Joe's Air Blog

An occasional Brain Dump, from the creator of Joe's SeaBlog

Tuesday, October 24, 2006

Snowe must Go

I've been thinking that I ought to write a blog entry about Maine's incumbent senator Olympia Snowe, and how it is time for her to be removed from the Senate. Per usual, Wisdom Weasel has done all of the heavy lifting on the issue, and his comments reflect much of what I would say on the matter.

For all of the moderate Democrats and Independents in Maine who don't like the direction that the Congress is heading, but who push-button Snowe's re-election because "she's a moderate," and "she does a good job representing the interests of Maine," there is one sentence in Weasel's post that is pertinent, if a bit underserved:

In reality all Snowe represents is a warm body helping to shore up the
Republican majority; to be patronized by the leadership on matters pertaining to
lobsters and lighthouses but otherwise just counted as another vote for the GOP.

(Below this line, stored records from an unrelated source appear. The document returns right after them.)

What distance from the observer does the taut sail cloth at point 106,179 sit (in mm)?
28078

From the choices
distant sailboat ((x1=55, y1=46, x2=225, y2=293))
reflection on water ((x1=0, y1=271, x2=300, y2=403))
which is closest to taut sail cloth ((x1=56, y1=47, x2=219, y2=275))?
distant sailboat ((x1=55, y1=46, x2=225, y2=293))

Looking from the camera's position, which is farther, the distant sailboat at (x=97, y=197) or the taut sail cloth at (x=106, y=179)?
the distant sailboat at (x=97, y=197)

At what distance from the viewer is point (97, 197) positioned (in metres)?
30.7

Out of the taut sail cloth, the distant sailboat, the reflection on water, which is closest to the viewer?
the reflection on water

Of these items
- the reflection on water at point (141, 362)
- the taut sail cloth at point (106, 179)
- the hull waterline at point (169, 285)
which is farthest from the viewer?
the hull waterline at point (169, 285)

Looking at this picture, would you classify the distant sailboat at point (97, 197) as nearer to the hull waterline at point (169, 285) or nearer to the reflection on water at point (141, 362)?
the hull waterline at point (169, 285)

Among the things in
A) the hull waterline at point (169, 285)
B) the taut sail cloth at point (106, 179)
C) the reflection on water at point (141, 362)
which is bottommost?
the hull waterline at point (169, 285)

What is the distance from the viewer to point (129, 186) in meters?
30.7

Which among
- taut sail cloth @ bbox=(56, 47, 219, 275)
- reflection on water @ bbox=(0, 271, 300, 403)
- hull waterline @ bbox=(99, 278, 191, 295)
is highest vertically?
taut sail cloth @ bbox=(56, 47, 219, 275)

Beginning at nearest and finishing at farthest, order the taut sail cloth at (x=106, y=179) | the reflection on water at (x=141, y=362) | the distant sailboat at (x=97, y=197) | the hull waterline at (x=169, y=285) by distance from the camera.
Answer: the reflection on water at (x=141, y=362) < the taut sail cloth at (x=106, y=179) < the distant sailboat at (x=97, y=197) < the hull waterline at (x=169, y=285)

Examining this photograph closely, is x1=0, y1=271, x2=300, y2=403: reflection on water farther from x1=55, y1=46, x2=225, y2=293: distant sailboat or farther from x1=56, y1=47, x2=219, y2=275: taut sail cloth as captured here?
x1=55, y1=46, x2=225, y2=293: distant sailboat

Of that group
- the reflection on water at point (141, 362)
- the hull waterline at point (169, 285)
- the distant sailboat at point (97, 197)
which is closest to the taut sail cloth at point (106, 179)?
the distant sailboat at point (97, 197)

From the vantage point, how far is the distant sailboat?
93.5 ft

Snowe is "helping to shore up the Republican majority." This means that the Republicans get to set the Senate agenda, get to have majorities on all the senate committees, and get to direct the debate on the Senate floor. A vote for Snowe helps to perpetuate the Republican agenda, no matter if she is a moderate legislator. And, as Weasel so convincingly points out, if Olympia Snowe was once a moderate, she is no more. The only time she breaks lockstep with the GOP agenda is when the the outcome is not in doubt. A token bone to her constituancy to enable her to wave the "moderate" flag.

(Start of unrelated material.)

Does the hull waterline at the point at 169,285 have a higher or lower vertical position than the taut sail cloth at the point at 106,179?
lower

My support will go to the Democratic challenger Jean Hay Bright, the journalist, organic farmer and former homesteader from Dixmont. Hay Bright wants to pull out of Iraq, supports single-payor health care (might as well join the rest of the industrialized world!), supports renewable energy investment, and wants to protect the environment, all values that I share.

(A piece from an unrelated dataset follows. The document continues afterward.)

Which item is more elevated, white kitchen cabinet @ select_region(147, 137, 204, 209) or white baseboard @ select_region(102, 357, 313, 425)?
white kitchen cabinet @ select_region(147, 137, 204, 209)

Bill Slavick is the Independent in the race, and while I find his forthrightness to be quite enjoyable, there are a couple of areas where we aren't so well aligned, and I question whether he has the political chops to make a difference in Washington without a party backing him up (as opposed to Vermont Independent Bernie Sanders, who has been in the House for many years and who, in fact, has the endorsement of Vermont Democrats, who did not enter a candidate in the race.) Slavick's web site is worth a read.

Labels:

5 Comments:

At 9:39 AM, Blogger Wisdom Weasel said...

Thanks for the kind words and back link, old pal.

I'm pessimistic: Snowe plays the game too well to ever lose (and that's really what she does each time; actively not lose) and this time she only needs 34% to get reelected. Time for instant run-off voting so that 3rd party and independent candidates don't keep inadvertently making it easier for incumbents to win.

 
At 1:03 PM, Blogger Joe said...

Admittedly it's a long shot. I read that JHB's "war chest" was $80,000, vs. OJS's $3.5 Million.

Minor nitpick - Snowe needs as little as 34% to get re-elected. If Slavick were to get no votes, Oly would still need the requisite 50.1%. I agree that instant run-off voting is a thing whose time has come. Perhaps we'd see some real support for third- (and 4th- and 5th-...) parties if a vote for a third party wasn't effectively a vote for the opposition. I know I'm tired of voting defensively, when I might prefer a third-party candidate.

 
At 1:04 PM, Blogger Joe said...

Then again, it's not about true democracy, it's about keeping in power those currently in power.

 
At 9:55 AM, Blogger Wisdom Weasel said...

True.. if Slavick draws no votes. I think he'll draw the equivalent of Nader nationally in 2000; not enough to be statistically significant but enough for the Dems to blame him when they are trampled by Snowe.

Growing up with the British system where there were two parties in play but always a third on hand to draw a significant minority and also a "first past the post" forms the government means that for most of my life the British government has never had a plurality of the popular vote but always enough seats in the house to outvote the combined opposition. They might be stable systems on both sides of the Atlantic but they aren't democratic :(

I agree too about the impossibility of getting a bunch of politicians to vote to make their own chances harder.

 
At 6:27 AM, Blogger Jim said...

Joe wrote:

"I agree that instant run-off voting is a thing whose time has come."

Yeah, I'd say it's long past time we did something new and different.

I concur wholeheartedly with your post on Snowe. It pisses me off that Mainers keep sending this pathetic champion of mediocrity back and our weakass local media has the audacity to compare her to Margaret Chase Smith--good lord!!